[[ Information provided open ]]

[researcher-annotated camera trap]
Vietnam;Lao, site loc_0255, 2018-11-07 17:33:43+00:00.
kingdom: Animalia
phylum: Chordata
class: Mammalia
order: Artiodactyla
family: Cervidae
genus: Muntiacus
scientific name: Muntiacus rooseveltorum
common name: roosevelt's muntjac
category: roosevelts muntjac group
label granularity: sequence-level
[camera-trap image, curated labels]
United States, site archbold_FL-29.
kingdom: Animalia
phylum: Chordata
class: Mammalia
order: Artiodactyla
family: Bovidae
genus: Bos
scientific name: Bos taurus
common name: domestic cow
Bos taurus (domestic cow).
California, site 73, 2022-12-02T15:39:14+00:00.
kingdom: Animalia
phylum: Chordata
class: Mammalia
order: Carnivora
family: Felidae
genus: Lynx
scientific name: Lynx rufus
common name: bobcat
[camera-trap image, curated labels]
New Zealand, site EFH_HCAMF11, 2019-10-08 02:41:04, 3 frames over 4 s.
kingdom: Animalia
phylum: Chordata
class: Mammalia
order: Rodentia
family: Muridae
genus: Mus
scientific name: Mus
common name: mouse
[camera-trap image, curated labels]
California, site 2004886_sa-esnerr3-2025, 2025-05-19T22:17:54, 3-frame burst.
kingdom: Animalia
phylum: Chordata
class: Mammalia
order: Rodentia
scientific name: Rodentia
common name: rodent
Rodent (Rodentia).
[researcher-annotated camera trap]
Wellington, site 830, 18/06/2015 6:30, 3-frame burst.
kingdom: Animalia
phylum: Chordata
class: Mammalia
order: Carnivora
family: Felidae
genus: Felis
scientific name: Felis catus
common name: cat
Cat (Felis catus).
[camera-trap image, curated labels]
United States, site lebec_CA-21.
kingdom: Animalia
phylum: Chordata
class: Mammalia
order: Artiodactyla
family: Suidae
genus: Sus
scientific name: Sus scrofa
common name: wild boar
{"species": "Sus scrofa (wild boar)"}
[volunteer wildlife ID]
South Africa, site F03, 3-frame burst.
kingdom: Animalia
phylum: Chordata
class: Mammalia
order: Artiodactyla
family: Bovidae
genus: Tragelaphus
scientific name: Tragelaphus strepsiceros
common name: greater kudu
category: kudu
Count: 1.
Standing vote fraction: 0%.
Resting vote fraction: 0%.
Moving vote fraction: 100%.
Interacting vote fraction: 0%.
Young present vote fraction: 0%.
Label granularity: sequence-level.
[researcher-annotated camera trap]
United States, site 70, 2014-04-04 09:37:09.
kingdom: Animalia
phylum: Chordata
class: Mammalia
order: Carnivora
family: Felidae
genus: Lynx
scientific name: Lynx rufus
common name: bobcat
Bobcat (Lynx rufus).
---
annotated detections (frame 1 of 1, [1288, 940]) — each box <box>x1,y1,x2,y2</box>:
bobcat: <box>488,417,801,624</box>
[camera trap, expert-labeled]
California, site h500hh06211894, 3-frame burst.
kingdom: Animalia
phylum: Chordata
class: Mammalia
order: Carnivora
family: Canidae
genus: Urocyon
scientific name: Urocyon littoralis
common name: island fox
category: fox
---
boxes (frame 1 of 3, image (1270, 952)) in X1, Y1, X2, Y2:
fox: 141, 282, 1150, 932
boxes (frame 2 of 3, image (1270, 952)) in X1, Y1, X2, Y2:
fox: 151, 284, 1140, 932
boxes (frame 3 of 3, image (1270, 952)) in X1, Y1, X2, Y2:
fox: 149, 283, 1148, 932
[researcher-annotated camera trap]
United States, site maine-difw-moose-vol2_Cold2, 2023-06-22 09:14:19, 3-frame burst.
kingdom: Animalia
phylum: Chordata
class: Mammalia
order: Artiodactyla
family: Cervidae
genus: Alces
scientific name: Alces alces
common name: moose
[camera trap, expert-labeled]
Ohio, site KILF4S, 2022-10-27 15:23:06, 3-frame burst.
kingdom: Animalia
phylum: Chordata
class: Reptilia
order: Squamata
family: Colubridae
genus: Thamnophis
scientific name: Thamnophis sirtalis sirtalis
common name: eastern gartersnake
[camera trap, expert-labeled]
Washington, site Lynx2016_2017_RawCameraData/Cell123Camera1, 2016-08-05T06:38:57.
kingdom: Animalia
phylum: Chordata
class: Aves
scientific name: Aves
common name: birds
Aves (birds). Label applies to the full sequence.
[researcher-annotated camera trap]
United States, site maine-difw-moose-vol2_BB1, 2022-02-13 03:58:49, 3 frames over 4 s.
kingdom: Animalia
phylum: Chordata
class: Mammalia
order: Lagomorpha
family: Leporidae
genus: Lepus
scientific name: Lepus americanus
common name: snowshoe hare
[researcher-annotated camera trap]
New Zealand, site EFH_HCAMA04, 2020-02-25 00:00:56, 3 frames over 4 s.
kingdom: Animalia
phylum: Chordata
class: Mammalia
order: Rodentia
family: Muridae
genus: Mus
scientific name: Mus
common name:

[[ Information provided closed ]]

• _What the task requires_
Repeat every line exactly, starting with the first line of the entries, and stop once the line containing "California, site 73, 2022-12-02T15:39:14+00:00." has been given.

• _Written answer_
[researcher-annotated camera trap]
Vietnam;Lao, site loc_0255, 2018-11-07 17:33:43+00:00.
kingdom: Animalia
phylum: Chordata
class: Mammalia
order: Artiodactyla
family: Cervidae
genus: Muntiacus
scientific name: Muntiacus rooseveltorum
common name: roosevelt's muntjac
category: roosevelts muntjac group
label granularity: sequence-level
[camera-trap image, curated labels]
United States, site archbold_FL-29.
kingdom: Animalia
phylum: Chordata
class: Mammalia
order: Artiodactyla
family: Bovidae
genus: Bos
scientific name: Bos taurus
common name: domestic cow
Bos taurus (domestic cow).
California, site 73, 2022-12-02T15:39:14+00:00.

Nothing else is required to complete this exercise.